### DATA EXTRACT:
#####
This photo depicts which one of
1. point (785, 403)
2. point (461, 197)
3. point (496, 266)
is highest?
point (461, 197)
#####
### AIM OF THE TASK:
Convert every line of the items above into a Markdown table with the columns "Row" and "Item line", numbering the rows in order and leaving out any blank lines.

### TASK RESPONSE:
| Row | Item line |
|---|---|
| 1 | This photo depicts which one of |
| 2 | 1. point (785, 403) |
| 3 | 2. point (461, 197) |
| 4 | 3. point (496, 266) |
| 5 | is highest? |
| 6 | point (461, 197) |